§ **Aim of the task**:
The listing below should be reproduced exactly, with the pictures omitted.

+===+

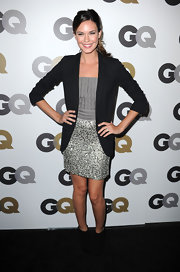 Odette Yustman gave her sparkly cocktail dress a masculine vibe in on-trend black suede ankle boots. An oversize blazer completes the look.
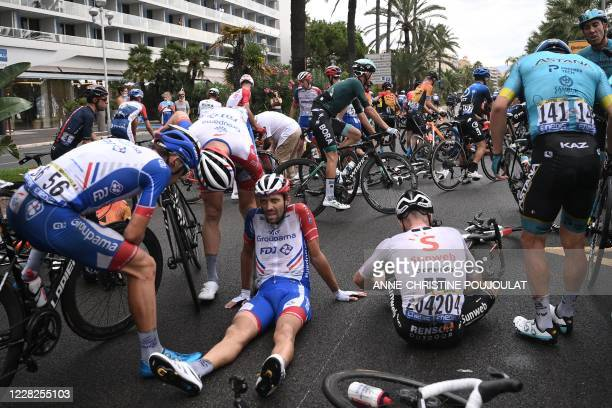 Team Groupama-FDJ rider France's Thibaut Pinot rests on the road after falling during the 1st stage of the 107th edition of the Tour de France...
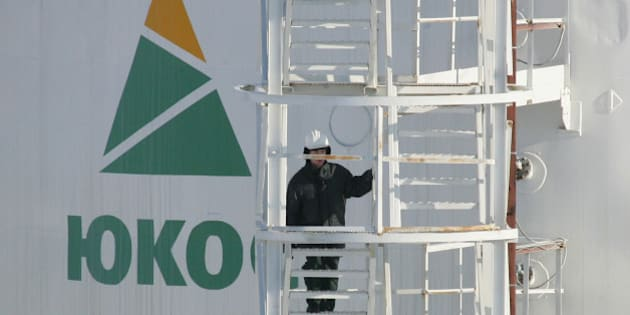 A worker climbs up the stairs of an oil container at the pumping station near the Priobskoye oil field, some 150 km from the Siberian town of Khanty-Mansiysk, March 22, 2005. Priobskoye was a jewel field in the crown of oil firm Yugansk, formerly a key oil producing unit of oil major YUKOS. Yugansk was re-nationalised last December to recover YUKOS's back taxes and is now controlled by state oil firm Rosneft. Picture taken March 22, 2005. REUTERS/Sergei Karpukhin  CVI/SM
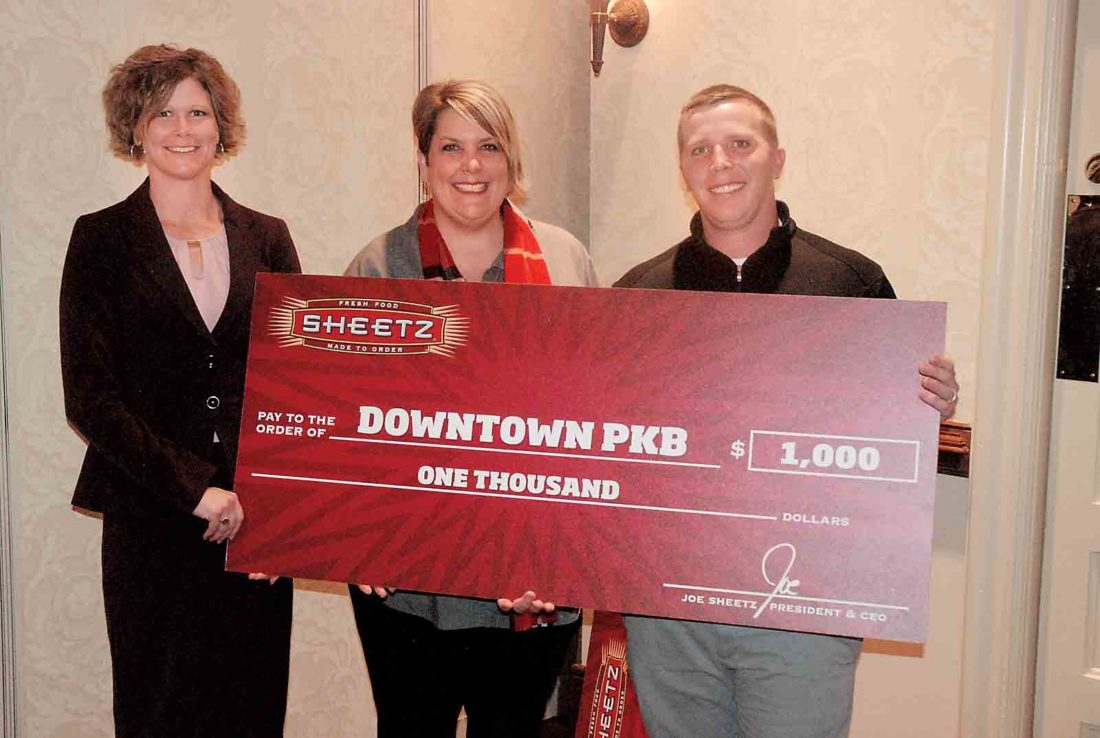 From left, Downtown PKB Board of Directors President Lindsey Anderson, Downtown PKB Executive Director Wendy Shriver and Sheetz representative Nic Ridenhour hold a $1,000 check representing Sheetz's contribution to Downtown PKB's Partner Program Wednesday at the Blennerhassett Hotel. (Photo by Evan Bevins)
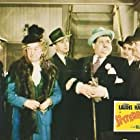 Oliver Hardy, James Bush, Anthony Caruso, Douglas Fowley, Stan Laurel, and Noel Madison in Jitterbugs (1943)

+===+

§ **Task answer**:
 Odette Yustman gave her sparkly cocktail dress a masculine vibe in on-trend black suede ankle boots. An oversize blazer completes the look.
 Team Groupama-FDJ rider France's Thibaut Pinot rests on the road after falling during the 1st stage of the 107th edition of the Tour de France...
 A worker climbs up the stairs of an oil container at the pumping station near the Priobskoye oil field, some 150 km from the Siberian town of Khanty-Mansiysk, March 22, 2005. Priobskoye was a jewel field in the crown of oil firm Yugansk, formerly a key oil producing unit of oil major YUKOS. Yugansk was re-nationalised last December to recover YUKOS's back taxes and is now controlled by state oil firm Rosneft. Picture taken March 22, 2005. REUTERS/Sergei Karpukhin  CVI/SM
 From left, Downtown PKB Board of Directors President Lindsey Anderson, Downtown PKB Executive Director Wendy Shriver and Sheetz representative Nic Ridenhour hold a $1,000 check representing Sheetz's contribution to Downtown PKB's Partner Program Wednesday at the Blennerhassett Hotel. (Photo by Evan Bevins)
 Oliver Hardy, James Bush, Anthony Caruso, Douglas Fowley, Stan Laurel, and Noel Madison in Jitterbugs (1943)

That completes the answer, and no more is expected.